▶ [Requirement 1] In the article on common illnesses in school-age children, list every part of the body where hand-foot-and-mouth disease causes painful sores and blisters.
▶ [Requirement 2] From the article on common illnesses in school-age children, copy the passage starting at "Common Illnesses that" and ending at "eye and eyelid.".

▶ [Selected passage]

Common Illnesses that Affect School-Age Children
When children attend public or private schools we are never certain what types of things they will carry home with them. Especially as the months get colder and the flu and viruses start getting passed around it is important for parents to understand some of the most contagious illnesses that are common among school-age kids so they can watch out for symptoms.
Pink Eye, or Conjunctivitis – Inflammation of the conjunctiva, a thin clear tissue that outlines the eye and eyelid.
Pinkeye is something most people will experience multiple times in their life. If your child wakes up with a yellow, crusty discharge gluing their eye shut this is a clear indication that they have contracted conjunctivitis. This highly contagious illness is spread through children getting their hands contaminated with the germ and then rubbing their eyes. It is advisable to seek prescription eye drops to ensure that the infection is cleared up. In most circumstances, it will be resolved within a few days and no permanent damage will be done. Washing hands is also very important in trying not to pass on the illness to others.
A very contagious disease, hand-foot-and-mouth is first brought on by a fever and a rash that shows up initially on the hands and feet. As the disease progresses the rash can develop all throughout the body. Another symptom is painful sores and blisters in the mouth, throat, and tongue that make it difficult for the child to eat. Although this disease is not life-threatening it is very uncomfortable and can last for several days. It is so contagious that everything children touch at schools or public areas has the possibility of being contaminated. To best ward off HFMD talk to your children about washing their hands thoroughly with hot soap and water often. Hopefully, as children do this and as surfaces are disinfected thoroughly the spreading will not be so severe.

▶ [Recorded data]
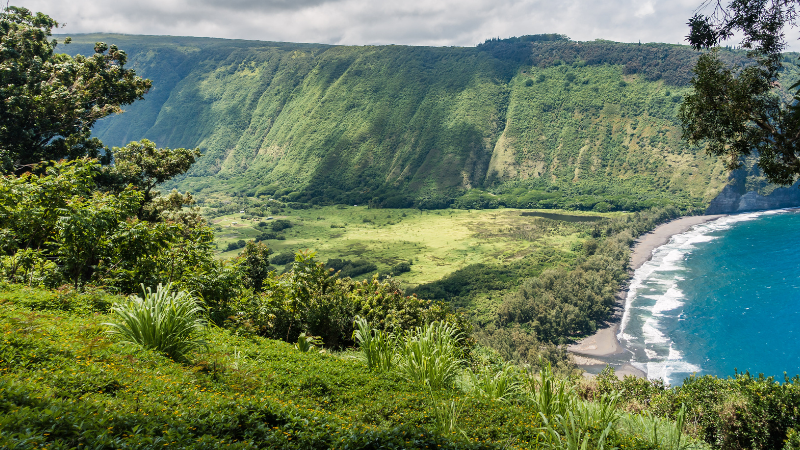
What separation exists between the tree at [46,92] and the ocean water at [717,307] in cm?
4272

▶ [Output 1] Mouth, throat, tongue

▶ [Output 2]
Common Illnesses that Affect School-Age Children
When children attend public or private schools we are never certain what types of things they will carry home with them. Especially as the months get colder and the flu and viruses start getting passed around it is important for parents to understand some of the most contagious illnesses that are common among school-age kids so they can watch out for symptoms.
Pink Eye, or Conjunctivitis – Inflammation of the conjunctiva, a thin clear tissue that outlines the eye and eyelid.